* **TASK PROMPT**: Show all lines from the records below in which the string "burst" is present.

══ RECORDS SUPPLIED ══

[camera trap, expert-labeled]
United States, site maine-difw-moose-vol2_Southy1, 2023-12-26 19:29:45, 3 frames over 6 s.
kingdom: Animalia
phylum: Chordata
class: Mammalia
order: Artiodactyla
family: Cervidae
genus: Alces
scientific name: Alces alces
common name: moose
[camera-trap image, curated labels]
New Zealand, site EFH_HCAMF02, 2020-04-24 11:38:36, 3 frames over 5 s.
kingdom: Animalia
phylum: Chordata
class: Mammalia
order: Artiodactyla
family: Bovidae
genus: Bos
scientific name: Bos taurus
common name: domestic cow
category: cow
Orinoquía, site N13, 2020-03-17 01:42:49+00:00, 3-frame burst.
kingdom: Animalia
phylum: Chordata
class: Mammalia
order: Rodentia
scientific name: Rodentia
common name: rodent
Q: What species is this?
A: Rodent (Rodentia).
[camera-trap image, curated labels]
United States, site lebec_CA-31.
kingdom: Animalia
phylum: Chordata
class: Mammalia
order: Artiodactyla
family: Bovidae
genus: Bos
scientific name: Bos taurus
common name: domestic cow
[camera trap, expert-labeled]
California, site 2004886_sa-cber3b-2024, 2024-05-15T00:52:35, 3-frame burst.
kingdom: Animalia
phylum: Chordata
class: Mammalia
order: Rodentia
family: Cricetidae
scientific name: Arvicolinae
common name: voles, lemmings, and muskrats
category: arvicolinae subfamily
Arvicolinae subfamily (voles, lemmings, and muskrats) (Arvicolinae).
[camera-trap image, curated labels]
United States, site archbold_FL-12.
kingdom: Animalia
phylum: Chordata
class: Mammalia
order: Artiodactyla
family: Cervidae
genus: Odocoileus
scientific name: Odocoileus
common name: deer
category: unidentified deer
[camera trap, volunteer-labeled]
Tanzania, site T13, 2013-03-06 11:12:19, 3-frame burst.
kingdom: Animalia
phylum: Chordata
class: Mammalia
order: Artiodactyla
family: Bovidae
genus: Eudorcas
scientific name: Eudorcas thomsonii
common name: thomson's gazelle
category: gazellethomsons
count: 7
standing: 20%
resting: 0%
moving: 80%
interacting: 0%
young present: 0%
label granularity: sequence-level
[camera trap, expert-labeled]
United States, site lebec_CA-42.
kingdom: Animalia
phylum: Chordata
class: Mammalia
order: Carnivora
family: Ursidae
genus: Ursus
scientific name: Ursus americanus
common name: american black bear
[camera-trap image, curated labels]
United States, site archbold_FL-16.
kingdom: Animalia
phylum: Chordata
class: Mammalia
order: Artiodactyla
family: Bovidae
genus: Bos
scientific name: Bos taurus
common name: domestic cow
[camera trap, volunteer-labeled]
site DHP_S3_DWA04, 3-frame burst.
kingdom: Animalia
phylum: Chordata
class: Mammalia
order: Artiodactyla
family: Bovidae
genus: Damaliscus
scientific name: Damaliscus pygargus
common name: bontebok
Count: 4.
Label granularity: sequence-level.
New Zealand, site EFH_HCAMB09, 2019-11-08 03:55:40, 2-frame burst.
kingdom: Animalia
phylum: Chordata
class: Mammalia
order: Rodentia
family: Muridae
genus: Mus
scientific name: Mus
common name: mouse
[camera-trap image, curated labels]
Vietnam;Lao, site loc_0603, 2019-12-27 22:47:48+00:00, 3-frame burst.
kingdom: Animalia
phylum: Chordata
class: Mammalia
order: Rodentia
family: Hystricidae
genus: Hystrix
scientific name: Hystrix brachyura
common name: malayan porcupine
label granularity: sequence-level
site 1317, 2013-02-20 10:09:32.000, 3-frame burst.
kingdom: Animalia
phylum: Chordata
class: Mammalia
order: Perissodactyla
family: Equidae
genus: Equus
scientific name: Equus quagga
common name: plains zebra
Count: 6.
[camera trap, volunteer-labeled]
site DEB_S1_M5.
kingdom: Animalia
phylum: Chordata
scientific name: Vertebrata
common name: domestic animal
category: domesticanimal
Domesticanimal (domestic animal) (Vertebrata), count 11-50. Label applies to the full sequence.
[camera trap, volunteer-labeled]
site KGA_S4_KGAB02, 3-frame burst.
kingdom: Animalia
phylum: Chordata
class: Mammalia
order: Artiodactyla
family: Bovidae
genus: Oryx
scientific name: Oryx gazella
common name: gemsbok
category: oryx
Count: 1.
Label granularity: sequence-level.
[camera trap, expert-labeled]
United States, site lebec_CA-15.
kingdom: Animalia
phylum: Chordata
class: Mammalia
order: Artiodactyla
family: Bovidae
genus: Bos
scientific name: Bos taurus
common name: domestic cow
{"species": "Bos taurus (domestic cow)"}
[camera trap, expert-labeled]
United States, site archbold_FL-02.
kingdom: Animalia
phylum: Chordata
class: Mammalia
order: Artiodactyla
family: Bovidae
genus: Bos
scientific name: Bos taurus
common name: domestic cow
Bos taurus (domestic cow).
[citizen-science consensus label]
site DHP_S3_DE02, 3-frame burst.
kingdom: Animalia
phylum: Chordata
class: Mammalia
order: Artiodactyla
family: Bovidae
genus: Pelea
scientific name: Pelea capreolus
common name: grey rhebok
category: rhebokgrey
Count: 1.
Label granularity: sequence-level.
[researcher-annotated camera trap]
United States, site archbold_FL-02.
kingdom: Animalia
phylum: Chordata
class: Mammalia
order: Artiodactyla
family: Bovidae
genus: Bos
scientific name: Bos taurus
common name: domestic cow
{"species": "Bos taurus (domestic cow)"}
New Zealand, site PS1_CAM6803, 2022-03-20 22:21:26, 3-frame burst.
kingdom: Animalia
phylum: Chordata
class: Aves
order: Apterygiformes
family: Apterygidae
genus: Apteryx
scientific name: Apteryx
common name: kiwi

═══

* **WRITTEN SOLUTION**:
Orinoquía, site N13, 2020-03-17 01:42:49+00:00, 3-frame burst.
California, site 2004886_sa-cber3b-2024, 2024-05-15T00:52:35, 3-frame burst.
Tanzania, site T13, 2013-03-06 11:12:19, 3-frame burst.
site DHP_S3_DWA04, 3-frame burst.
New Zealand, site EFH_HCAMB09, 2019-11-08 03:55:40, 2-frame burst.
Vietnam;Lao, site loc_0603, 2019-12-27 22:47:48+00:00, 3-frame burst.
site 1317, 2013-02-20 10:09:32.000, 3-frame burst.
site KGA_S4_KGAB02, 3-frame burst.
site DHP_S3_DE02, 3-frame burst.
New Zealand, site PS1_CAM6803, 2022-03-20 22:21:26, 3-frame burst.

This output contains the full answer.